### Text for analysis
Unauthorized online pharmacies that sell prescription drugs without requiring a prescription have been a fixture of the web for many years. Given the questionable legality of the shops’ business models, it is not surprising that most pharmacies resort to illegal methods for promoting their wares. Most prominently, email spam has relentlessly advertised illicit pharmacies. Researchers have measured the conversion rate of such spam, finding it to be surprisingly low. Upon reflection, this makes sense, given the spam’s unsolicited and untargeted nature. A more successful approach for the pharmacies would be to target users who have expressed an interest in purchasing drugs, such as those searching the web for online pharmacies. The trouble is that dodgy pharmacy websites don’t always garner the highest PageRanks on their own merits, and so some form of black-hat search-engine optimization may be required in order to appear near the top of web search results.
Indeed, by gathering daily the top search web results for 218 drug-related queries over nine months in 2010-2011, Nektarios Leontiadis, Nicolas Christin and I have found evidence of substantial manipulation of web search results to promote unauthorized pharmacies. In particular, we find that around one-third of the collected search results were one of 7,000 infected hosts triggered to redirect to a few hundred pharmacy websites. In the pervasive search-redirection attacks, miscreants compromise high-ranking websites and dynamically redirect traffic different pharmacies based on the particular search terms issued by the consumer. The full details of the study can be found in a paper appearing this week at the 20th USENIX Security Symposium in San Francisco.
Search-redirection attacks combine several well-worn tactics from black-hat SEO and web security. First, an attacker identifies high-visibility websites (e.g., at universities) that are vulnerable to code-injection attacks. The attacker injects code onto the server that intercepts all incoming HTTP requests to the compromised page and responds differently based on the type of request:
- Requests from search-engine crawlers return a mix of the original content, along with links to websites promoted by the attacker and text that makes the website appealing to drug-related queries.
- Requests from users arriving from search engines are checked for drug terms in the original search query. If a drug name is found in the search term, then the compromised server redirects the user to a pharmacy or another intermediary, which then redirects the user to a pharmacy.
- All other requests, including typing the link directly into a browser, return the infected website’s original content.

### Work request
Using the text on drug-related web search results, rewrite the paragraph that begins "Indeed, by gathering daily" as a short bulleted list that keeps its main facts.

### Record set
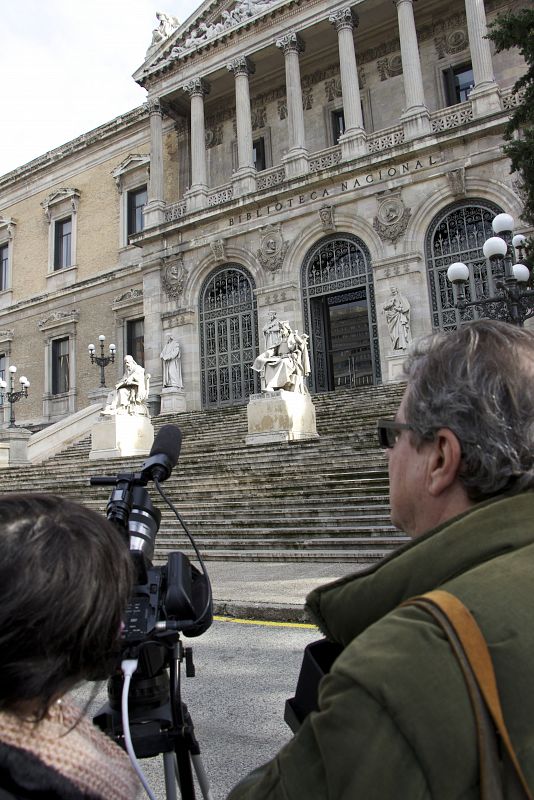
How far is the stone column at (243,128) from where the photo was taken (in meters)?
23.3

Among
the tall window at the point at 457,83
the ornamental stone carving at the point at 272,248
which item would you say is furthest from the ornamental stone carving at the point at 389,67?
the ornamental stone carving at the point at 272,248

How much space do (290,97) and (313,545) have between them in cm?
1935

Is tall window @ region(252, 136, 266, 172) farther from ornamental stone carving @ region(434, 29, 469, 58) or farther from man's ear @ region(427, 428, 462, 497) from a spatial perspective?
man's ear @ region(427, 428, 462, 497)

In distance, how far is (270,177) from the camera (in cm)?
2327

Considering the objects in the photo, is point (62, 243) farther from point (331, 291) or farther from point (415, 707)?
point (415, 707)

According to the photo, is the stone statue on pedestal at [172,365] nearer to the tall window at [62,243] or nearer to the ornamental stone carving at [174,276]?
the ornamental stone carving at [174,276]

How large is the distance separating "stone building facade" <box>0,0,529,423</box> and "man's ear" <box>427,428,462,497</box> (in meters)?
17.8

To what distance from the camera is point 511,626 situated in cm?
97

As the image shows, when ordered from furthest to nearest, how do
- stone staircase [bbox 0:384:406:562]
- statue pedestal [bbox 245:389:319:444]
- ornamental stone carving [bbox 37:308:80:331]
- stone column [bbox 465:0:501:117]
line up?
ornamental stone carving [bbox 37:308:80:331], stone column [bbox 465:0:501:117], statue pedestal [bbox 245:389:319:444], stone staircase [bbox 0:384:406:562]

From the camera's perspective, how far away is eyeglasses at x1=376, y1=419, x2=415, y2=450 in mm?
1509

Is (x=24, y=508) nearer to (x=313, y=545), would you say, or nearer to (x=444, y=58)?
(x=313, y=545)

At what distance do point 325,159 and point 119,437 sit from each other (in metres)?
12.6

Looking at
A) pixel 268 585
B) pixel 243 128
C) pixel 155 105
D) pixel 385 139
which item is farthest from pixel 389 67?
pixel 268 585

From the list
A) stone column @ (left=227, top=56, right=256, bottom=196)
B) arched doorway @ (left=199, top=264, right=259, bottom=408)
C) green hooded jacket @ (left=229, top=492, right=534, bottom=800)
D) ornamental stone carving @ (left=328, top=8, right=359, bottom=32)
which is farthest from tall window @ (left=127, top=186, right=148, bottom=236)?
green hooded jacket @ (left=229, top=492, right=534, bottom=800)
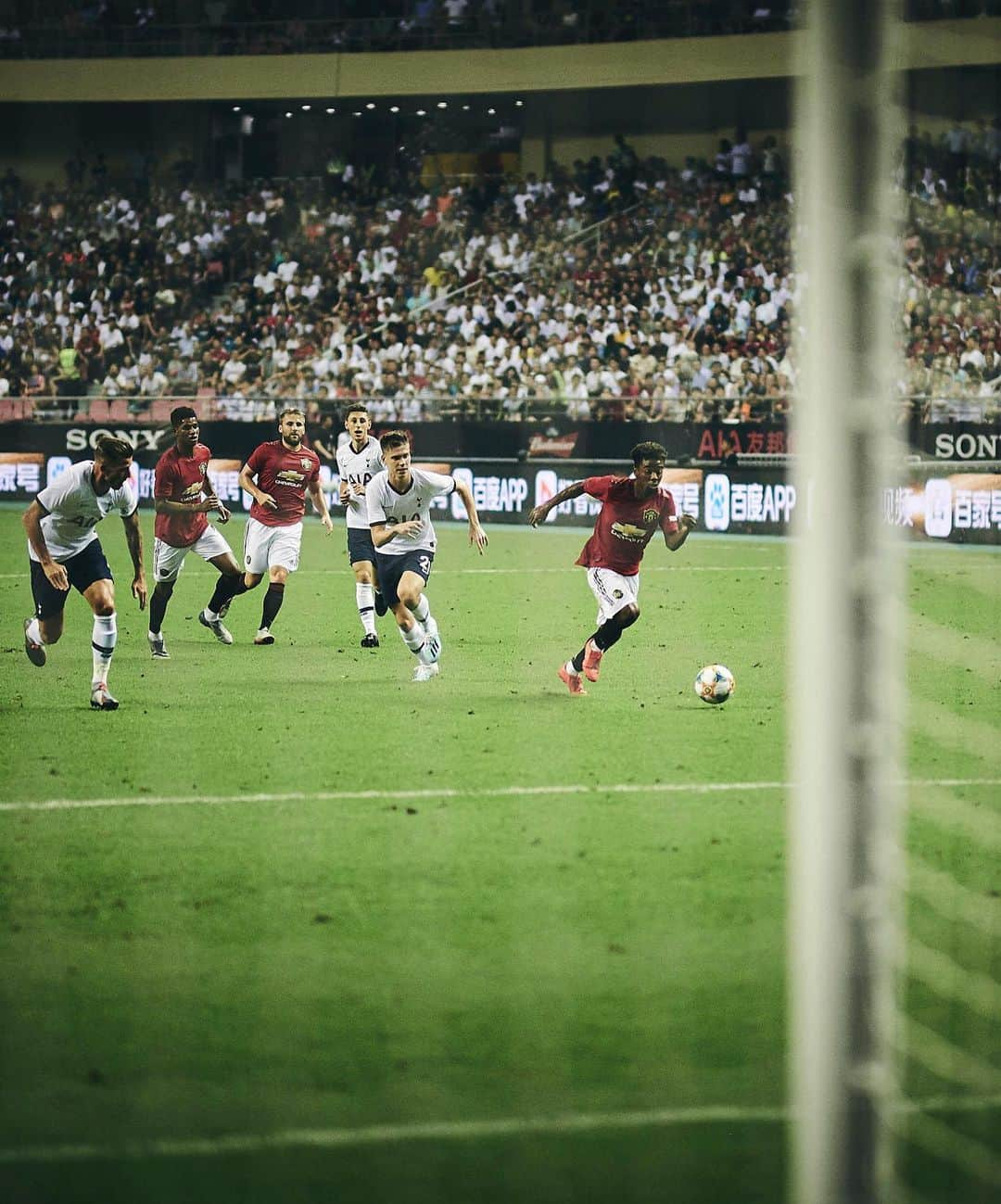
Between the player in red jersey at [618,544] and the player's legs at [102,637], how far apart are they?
274 cm

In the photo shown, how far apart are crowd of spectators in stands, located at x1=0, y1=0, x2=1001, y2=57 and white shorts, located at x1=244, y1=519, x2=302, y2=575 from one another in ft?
63.0

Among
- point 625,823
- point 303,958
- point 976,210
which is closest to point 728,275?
point 976,210

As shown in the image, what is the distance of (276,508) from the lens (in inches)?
522

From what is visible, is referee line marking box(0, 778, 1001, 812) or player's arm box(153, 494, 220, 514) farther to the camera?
player's arm box(153, 494, 220, 514)

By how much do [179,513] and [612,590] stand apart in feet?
12.8

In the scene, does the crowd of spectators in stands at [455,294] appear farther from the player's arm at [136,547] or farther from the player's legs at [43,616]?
the player's legs at [43,616]

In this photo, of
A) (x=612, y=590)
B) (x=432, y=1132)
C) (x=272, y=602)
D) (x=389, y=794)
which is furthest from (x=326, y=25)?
(x=432, y=1132)

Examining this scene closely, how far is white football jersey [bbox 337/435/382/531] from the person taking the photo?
13.1 m

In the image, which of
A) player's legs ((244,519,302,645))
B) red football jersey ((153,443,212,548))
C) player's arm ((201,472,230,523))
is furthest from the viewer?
player's legs ((244,519,302,645))

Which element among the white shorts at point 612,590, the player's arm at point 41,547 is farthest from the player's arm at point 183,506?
the white shorts at point 612,590

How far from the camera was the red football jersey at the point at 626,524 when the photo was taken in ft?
34.6

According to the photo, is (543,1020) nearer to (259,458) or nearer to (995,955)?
(995,955)

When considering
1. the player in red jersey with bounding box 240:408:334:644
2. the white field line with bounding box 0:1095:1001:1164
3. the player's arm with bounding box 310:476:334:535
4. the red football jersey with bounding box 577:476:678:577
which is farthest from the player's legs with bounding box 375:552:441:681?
the white field line with bounding box 0:1095:1001:1164

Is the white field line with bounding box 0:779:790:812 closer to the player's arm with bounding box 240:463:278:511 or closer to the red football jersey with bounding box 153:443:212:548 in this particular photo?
the red football jersey with bounding box 153:443:212:548
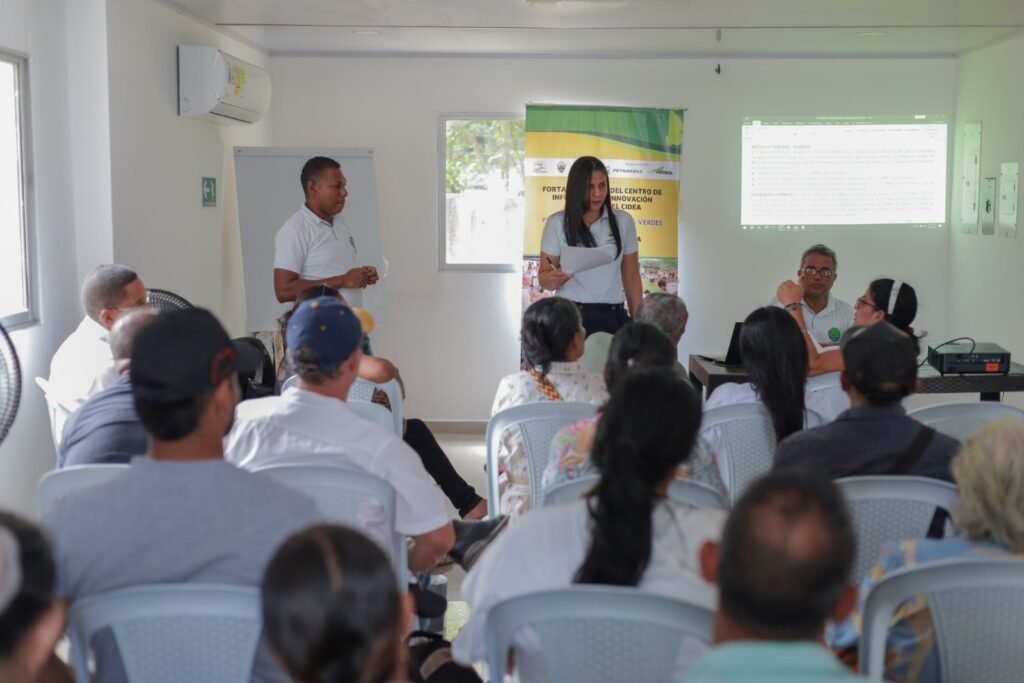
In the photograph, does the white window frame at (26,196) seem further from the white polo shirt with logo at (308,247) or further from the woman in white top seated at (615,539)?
the woman in white top seated at (615,539)

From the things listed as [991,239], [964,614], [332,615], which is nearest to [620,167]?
[991,239]

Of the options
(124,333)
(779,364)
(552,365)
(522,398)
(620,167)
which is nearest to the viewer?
(124,333)

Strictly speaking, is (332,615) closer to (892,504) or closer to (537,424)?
(892,504)

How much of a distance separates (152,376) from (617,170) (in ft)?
19.8

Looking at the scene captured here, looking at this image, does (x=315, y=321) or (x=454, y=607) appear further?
(x=454, y=607)

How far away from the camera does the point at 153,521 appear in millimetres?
1757

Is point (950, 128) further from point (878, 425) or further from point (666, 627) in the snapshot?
point (666, 627)

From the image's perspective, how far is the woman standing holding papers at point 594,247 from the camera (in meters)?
5.61

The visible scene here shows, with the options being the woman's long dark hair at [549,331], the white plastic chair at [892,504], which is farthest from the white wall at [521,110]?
→ the white plastic chair at [892,504]

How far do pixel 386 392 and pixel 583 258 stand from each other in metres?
1.78

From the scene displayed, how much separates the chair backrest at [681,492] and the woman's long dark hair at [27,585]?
1.22m

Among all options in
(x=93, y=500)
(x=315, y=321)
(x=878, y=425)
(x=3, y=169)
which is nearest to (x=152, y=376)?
(x=93, y=500)

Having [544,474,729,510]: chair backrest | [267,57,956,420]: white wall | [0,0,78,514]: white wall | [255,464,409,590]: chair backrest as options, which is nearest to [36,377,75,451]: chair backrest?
[0,0,78,514]: white wall

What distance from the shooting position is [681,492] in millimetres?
2463
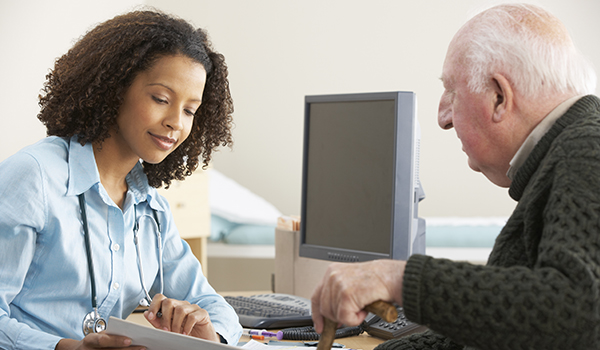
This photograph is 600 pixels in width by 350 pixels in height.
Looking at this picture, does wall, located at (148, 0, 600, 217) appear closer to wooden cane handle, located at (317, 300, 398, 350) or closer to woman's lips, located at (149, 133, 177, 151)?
woman's lips, located at (149, 133, 177, 151)

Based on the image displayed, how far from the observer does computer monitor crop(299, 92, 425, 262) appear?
1311 millimetres

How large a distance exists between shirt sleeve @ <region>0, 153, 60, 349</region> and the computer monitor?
739 mm

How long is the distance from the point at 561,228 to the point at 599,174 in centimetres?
8

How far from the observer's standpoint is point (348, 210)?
1421 mm

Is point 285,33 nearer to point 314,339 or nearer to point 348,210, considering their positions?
point 348,210

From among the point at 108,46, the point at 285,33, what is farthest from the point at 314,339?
the point at 285,33

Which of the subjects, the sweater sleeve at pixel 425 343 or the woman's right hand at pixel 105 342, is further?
the sweater sleeve at pixel 425 343

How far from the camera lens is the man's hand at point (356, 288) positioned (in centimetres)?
62

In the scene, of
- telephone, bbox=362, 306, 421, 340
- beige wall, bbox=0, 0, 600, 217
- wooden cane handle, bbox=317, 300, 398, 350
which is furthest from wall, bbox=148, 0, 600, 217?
wooden cane handle, bbox=317, 300, 398, 350

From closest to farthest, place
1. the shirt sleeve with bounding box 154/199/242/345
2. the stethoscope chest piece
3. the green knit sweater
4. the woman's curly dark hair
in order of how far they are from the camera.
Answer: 1. the green knit sweater
2. the stethoscope chest piece
3. the woman's curly dark hair
4. the shirt sleeve with bounding box 154/199/242/345

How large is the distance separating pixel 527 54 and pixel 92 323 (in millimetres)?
892

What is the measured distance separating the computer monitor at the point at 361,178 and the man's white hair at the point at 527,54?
0.55 meters

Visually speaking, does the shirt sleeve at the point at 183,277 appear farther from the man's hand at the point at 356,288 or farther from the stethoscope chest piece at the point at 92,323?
the man's hand at the point at 356,288

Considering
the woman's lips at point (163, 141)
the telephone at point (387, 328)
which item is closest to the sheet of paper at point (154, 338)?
the woman's lips at point (163, 141)
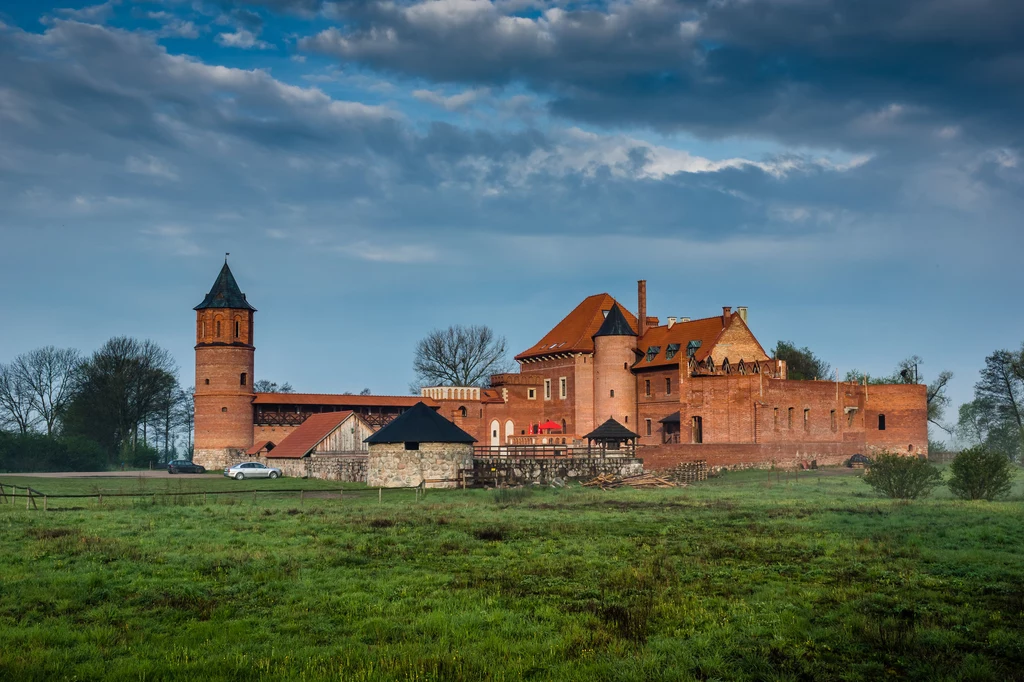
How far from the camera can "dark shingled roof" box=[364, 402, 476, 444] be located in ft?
128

### Solution
- Nektarios Leontiadis, Nicolas Christin and the writer gathered the top daily web search results for 218 drug-related queries over nine months in 2010-2011.
- They found substantial manipulation of search results to promote unauthorized pharmacies.
- About one-third of the collected results came from one of 7,000 infected hosts that redirected to a few hundred pharmacy websites.
- In these search-redirection attacks, high-ranking websites are compromised and traffic is redirected to different pharmacies based on the consumer's search terms.
- The full study is in a paper at the 20th USENIX Security Symposium in San Francisco this week.